“Then incline thine ear. I would I were the ruler of a savage tribe, in the heart of far-away New Zealand, shut in by towering mountains from the outer world.”

“But why spend all one’s days in a valley?”

“Oh, well, if you’re going in for a valley, why not have a good one?”

She throws herself down beside him on the grass and clasps her arms about his neck. “You foolish boy; you don’t know what you want.”

“Don’t I?” He draws the glowing face to his and kisses it.

The two are idling in a grassy nook on the slope of one of Vermont’s green hills, sheltered by a clump of spruce from observation and the slanting rays of the sun.

There is an infinite calm in the late spring air, and the golden afternoon drifts by on lazy pinions. Away in the west, across the vale, the main spur of the Green Mountain range awaits the last pencilings of the low-descending sun. Southward Wild River sings its way through buttercup and daisy flecked meadows; to the north the smoke from the chimneys of Raymond blurs the lines of as fair a landscape as earth can boast.

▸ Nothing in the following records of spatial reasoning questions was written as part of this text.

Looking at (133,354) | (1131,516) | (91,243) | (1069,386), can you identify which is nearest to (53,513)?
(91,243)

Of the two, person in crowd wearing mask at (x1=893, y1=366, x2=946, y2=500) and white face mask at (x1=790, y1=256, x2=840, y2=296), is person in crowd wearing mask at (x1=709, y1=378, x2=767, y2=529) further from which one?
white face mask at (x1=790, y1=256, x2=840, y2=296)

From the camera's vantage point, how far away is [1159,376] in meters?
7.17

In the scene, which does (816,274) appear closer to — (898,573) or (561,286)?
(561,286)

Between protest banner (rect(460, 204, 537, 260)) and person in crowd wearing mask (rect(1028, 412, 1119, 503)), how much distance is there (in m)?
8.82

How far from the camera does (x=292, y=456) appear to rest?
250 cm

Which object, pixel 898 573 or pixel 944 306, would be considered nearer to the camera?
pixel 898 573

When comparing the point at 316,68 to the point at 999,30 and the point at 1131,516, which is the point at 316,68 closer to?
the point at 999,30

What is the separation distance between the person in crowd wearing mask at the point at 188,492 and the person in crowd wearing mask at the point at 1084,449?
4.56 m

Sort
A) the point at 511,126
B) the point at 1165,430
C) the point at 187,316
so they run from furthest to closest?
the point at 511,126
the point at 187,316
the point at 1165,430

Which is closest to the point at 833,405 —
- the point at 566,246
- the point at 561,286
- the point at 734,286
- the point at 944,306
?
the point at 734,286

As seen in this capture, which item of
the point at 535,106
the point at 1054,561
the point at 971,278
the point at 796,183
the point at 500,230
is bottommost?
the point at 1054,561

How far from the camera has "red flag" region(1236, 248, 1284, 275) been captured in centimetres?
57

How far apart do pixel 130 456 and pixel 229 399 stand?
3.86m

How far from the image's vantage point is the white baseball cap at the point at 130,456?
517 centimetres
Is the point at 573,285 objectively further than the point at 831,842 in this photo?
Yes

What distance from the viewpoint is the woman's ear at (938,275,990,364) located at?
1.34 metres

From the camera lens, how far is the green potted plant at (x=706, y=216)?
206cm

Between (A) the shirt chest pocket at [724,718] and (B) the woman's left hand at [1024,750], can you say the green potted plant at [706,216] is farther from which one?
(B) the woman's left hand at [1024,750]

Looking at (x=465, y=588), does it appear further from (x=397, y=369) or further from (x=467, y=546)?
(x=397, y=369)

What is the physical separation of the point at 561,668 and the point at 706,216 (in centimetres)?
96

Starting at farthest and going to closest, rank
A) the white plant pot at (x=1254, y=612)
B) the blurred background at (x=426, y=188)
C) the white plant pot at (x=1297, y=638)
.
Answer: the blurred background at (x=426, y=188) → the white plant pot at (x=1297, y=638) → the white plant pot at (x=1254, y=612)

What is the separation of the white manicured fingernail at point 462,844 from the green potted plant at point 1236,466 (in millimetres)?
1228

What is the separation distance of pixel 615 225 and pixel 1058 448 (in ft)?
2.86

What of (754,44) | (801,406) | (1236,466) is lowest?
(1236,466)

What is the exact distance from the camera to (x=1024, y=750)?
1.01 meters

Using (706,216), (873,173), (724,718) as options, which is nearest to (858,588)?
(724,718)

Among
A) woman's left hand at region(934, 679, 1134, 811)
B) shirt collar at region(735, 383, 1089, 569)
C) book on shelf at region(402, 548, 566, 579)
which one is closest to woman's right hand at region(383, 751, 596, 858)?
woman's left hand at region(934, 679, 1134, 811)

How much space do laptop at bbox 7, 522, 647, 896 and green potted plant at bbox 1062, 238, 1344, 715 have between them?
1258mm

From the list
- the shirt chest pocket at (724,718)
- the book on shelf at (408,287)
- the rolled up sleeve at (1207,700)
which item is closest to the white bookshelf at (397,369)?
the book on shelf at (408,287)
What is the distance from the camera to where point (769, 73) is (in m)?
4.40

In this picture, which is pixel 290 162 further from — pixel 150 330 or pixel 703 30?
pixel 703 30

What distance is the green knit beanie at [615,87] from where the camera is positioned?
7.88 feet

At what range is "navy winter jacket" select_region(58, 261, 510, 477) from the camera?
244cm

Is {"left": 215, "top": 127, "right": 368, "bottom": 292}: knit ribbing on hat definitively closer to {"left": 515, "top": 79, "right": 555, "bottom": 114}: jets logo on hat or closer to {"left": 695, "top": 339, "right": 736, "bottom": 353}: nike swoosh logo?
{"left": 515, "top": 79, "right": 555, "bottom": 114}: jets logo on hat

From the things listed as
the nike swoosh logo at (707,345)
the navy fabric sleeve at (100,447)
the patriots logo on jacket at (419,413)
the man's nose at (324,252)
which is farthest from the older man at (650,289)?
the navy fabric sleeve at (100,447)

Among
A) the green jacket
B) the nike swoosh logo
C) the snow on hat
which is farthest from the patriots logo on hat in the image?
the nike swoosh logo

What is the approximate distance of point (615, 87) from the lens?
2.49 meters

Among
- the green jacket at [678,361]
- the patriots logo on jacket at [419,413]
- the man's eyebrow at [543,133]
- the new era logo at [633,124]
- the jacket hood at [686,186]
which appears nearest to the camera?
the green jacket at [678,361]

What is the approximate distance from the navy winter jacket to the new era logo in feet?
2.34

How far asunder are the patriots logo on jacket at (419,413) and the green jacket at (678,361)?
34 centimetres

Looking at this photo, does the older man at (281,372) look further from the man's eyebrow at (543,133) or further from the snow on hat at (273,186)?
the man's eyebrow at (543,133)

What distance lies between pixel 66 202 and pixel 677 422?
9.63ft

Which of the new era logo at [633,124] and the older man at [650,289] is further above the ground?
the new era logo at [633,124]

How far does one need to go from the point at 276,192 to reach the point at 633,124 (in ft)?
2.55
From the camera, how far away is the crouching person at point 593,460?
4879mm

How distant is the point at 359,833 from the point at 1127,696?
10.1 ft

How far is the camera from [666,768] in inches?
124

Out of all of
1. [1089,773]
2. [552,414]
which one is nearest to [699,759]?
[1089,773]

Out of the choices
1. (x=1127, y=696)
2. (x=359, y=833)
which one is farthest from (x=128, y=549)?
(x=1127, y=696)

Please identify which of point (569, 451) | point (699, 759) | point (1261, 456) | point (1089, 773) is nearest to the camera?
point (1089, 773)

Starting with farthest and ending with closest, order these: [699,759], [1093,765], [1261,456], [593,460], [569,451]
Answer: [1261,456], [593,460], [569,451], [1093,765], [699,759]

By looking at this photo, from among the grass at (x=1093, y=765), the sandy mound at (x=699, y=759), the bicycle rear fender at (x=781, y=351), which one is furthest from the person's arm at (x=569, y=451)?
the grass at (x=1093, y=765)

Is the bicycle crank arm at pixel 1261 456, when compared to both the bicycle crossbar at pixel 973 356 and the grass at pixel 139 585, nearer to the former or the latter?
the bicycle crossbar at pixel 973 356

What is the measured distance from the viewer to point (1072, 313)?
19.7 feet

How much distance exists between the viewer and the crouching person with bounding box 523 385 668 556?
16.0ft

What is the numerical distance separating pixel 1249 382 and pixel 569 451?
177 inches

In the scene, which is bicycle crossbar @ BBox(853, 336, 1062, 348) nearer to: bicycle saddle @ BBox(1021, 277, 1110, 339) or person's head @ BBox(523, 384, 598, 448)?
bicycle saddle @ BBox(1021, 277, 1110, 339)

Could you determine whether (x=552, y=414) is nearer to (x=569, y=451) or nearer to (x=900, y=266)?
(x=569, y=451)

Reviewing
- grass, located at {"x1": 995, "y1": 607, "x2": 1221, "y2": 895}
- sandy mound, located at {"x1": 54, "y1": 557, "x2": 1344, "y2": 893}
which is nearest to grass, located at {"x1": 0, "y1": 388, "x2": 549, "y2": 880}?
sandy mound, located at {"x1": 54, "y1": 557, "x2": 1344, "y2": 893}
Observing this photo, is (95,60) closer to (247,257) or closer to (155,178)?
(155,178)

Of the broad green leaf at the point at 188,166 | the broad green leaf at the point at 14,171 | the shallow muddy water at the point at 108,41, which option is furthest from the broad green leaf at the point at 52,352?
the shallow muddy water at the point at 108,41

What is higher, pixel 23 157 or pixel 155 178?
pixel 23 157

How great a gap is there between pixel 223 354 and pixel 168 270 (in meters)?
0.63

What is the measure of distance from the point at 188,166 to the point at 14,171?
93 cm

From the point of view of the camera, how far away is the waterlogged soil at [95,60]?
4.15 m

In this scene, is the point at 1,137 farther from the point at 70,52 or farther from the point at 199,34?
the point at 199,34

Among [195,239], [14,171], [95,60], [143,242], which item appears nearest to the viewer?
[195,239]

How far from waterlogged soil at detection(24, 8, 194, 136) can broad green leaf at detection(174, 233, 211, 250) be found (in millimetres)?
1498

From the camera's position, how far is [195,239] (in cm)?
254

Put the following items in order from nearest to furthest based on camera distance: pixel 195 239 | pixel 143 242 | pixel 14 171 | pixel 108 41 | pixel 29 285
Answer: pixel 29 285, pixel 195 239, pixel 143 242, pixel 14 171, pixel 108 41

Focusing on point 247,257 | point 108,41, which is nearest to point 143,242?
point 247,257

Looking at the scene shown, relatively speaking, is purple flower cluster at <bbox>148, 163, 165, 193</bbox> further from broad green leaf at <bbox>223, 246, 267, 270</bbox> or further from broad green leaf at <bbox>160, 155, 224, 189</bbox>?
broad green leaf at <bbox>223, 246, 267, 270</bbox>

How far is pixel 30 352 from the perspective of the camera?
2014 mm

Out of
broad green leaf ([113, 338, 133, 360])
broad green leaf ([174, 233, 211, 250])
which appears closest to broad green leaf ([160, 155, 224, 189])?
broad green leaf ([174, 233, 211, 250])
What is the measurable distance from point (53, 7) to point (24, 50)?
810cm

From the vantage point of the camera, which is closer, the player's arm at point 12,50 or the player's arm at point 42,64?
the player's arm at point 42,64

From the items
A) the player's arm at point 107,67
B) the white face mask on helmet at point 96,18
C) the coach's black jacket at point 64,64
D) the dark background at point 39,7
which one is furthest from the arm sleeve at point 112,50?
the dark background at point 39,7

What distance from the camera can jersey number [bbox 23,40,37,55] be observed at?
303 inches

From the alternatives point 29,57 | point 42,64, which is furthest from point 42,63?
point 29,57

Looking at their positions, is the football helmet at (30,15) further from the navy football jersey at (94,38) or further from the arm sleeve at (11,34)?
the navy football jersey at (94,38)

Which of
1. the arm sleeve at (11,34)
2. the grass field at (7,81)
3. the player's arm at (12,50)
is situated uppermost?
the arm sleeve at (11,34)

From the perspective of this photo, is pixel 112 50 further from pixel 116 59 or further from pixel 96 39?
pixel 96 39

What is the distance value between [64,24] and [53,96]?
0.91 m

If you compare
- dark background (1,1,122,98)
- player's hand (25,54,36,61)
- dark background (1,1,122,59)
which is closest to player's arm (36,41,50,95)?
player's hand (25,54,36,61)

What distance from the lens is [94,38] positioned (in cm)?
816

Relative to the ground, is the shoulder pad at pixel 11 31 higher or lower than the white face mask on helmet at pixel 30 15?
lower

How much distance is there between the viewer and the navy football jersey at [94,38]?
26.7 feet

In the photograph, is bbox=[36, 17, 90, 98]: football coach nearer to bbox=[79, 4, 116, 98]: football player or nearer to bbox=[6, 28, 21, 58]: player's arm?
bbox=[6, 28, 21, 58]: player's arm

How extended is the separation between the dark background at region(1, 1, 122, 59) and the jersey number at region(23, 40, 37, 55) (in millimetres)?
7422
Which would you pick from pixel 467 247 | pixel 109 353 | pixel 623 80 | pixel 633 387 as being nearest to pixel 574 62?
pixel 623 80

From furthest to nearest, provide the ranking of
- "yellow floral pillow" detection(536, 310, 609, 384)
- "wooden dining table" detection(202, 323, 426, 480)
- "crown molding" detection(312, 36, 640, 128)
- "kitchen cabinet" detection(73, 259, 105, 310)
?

Derrick Ames pulls his hat over his eyes, stretches himself on the greensward and gazes long and lovingly at his companion. The fair face, browned by many rambles among the hills; the rippling hair, tumbled in confusion about mischievous and laughter-laden brown eyes; the rounded arms; the slim, girlish figure, about which even the coarse dress donned for mountain climbing falls in graceful lines; the dainty feet and the perfectly turned ankles, make a picture for an artist.

She picked up the book which lies open upon the grass and glances over its pages, dreamily.

The sun goes down in a golden haze, and still the lovers tarry in their sylvan trysting-place.